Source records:
⟨

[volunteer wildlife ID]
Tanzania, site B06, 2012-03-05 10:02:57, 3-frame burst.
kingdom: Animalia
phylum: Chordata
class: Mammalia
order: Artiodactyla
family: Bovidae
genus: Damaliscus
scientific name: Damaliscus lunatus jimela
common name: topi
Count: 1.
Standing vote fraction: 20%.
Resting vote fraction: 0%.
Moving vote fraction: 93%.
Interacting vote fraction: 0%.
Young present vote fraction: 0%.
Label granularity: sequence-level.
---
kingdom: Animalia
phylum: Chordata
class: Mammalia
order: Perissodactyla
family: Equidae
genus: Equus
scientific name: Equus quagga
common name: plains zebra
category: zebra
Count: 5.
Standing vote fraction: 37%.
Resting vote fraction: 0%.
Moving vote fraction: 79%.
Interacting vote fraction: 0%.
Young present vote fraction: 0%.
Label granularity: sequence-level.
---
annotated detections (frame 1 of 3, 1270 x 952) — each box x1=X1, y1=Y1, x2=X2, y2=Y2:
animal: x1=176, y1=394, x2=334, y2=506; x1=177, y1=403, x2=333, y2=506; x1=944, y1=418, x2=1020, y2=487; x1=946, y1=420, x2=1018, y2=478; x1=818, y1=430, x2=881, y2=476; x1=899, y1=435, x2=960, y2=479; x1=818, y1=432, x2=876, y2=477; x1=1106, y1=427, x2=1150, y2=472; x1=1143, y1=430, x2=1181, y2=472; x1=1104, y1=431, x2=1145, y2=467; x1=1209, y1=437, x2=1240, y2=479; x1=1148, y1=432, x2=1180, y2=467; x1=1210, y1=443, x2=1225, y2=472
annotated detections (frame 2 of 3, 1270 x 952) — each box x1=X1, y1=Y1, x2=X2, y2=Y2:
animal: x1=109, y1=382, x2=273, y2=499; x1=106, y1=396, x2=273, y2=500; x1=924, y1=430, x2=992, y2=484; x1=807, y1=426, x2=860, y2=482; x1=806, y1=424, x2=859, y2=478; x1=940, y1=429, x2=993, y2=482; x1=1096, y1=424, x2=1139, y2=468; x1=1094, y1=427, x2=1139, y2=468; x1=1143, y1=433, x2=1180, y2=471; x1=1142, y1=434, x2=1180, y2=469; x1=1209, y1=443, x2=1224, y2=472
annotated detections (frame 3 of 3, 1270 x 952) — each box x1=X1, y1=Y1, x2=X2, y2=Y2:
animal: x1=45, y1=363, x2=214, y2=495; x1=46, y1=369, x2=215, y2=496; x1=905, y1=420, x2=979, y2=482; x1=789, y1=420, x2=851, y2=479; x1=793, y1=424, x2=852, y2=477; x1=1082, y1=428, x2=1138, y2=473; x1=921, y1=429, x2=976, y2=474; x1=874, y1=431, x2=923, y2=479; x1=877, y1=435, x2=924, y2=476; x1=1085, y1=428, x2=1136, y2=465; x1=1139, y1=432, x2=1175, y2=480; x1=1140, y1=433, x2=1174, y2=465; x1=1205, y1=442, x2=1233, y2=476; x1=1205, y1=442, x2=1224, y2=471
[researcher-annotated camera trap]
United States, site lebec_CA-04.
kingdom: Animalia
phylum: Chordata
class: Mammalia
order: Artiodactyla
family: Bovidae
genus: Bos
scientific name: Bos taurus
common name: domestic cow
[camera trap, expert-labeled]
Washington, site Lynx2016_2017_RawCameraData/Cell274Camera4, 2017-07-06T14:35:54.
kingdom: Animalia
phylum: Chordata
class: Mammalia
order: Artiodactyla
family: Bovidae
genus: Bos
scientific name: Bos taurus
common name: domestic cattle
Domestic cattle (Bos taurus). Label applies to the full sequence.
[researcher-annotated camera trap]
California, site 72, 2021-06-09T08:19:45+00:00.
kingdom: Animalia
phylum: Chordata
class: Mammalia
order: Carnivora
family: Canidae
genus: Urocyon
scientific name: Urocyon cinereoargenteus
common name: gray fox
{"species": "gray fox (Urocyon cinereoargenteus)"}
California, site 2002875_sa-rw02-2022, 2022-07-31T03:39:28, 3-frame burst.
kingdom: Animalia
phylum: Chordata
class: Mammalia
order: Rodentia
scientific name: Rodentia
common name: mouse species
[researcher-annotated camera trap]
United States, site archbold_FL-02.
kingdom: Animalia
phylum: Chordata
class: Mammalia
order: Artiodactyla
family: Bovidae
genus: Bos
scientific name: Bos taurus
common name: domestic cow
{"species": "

⟩

GOAL OF THE EXERCISE — Write out once more the lines above beginning at the line with "common name: domestic cattle"; continue through the final line and stop there.

ANSWER TO THIS TASK —
common name: domestic cattle
Domestic cattle (Bos taurus). Label applies to the full sequence.
[researcher-annotated camera trap]
California, site 72, 2021-06-09T08:19:45+00:00.
kingdom: Animalia
phylum: Chordata
class: Mammalia
order: Carnivora
family: Canidae
genus: Urocyon
scientific name: Urocyon cinereoargenteus
common name: gray fox
{"species": "gray fox (Urocyon cinereoargenteus)"}
California, site 2002875_sa-rw02-2022, 2022-07-31T03:39:28, 3-frame burst.
kingdom: Animalia
phylum: Chordata
class: Mammalia
order: Rodentia
scientific name: Rodentia
common name: mouse species
[researcher-annotated camera trap]
United States, site archbold_FL-02.
kingdom: Animalia
phylum: Chordata
class: Mammalia
order: Artiodactyla
family: Bovidae
genus: Bos
scientific name: Bos taurus
common name: domestic cow
{"species": "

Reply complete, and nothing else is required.